Herkes Eşit mi?

İnsan hakları evrensel beyannamesi herkesin dil, din, ırk, cinsiyet, felsefi inanç ve düşünce farkı gözetmeksizin eşit olduğunu söylüyor. T.C.Devleti bu uluslar arası sözleşmeyi imzaladı ve yaptığı yasayla imzaladığı uluslararası antlaşmaları anayasa hükmünde tanıdığını söyledi. Ülkemizde yaşayan herkes yasalar önünde eşittir.

Devlet yasalar çerçevesinde herkese eşit mesafededir. Vatandaş bu yasalara uymak zorundadır. Devlete karşı sorumlulukları da bu çerçevede çizilmiştir. Buraya kadar hiç kimsenin itirazının olmadığını düşünüyorum.

Peki, her şey yukarıda anlatıldığı gibi midir? Zamanında askere giden, vergisini ödeyen, yasalara uyan vatandaşa bir başka vatandaş; sizin burada oturmanızı istemiyoruz, ilçemizi terk et diyorsa, evini ocağını yıkıyorsa devlet ne iş  yapar?

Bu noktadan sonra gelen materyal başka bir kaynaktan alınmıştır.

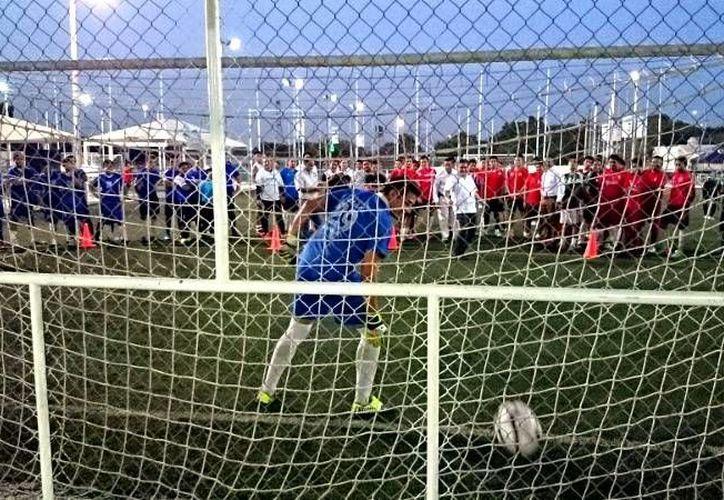 Este jueves se inauguró la Copa PRI Fut7 en Yucatán. (SIPSE)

Manisa"nın Selendi İlçesi"nde yılbaşında, kahvehanede iddialara göre sigara içilmesi ya da çay verilmemesi üzerine başlayan tartışma, Roman vatandaşlarının topluca Gördes"e oradan da Salihli"ye göçleriyle sonuçlandı. Selendi Belediye Başkanı MHP"li Nurullah Savaş “İlçe halkı dışardan gelen kişilere karşı her zaman hoşgörülü davranır. İç içe yaşadığımız Roman vatandaşlara her zaman yardımcı olmaya çalıştık.”  Gördes"e gönderilen Roman vatandaşlar, Manisa Valisi Celalettin Güvenç'in Romanlardan 'Selendi"yi kendi isteğimizle terk ediyoruz' ifadesinin altına imza atmasını istediğini iddia etmişti.  Bu iddiayı  NTV'ye değerlendiren Manisa Valisi Celalettin Güvenç ilginç bir yorumda bulundu. Vali, Romanların göçebe hayatı yaşamasının 21. yüzyılın dünyasında insana yakışmayacağını söyledi. Süreceğiz ve yakışmaz diyeceğiz!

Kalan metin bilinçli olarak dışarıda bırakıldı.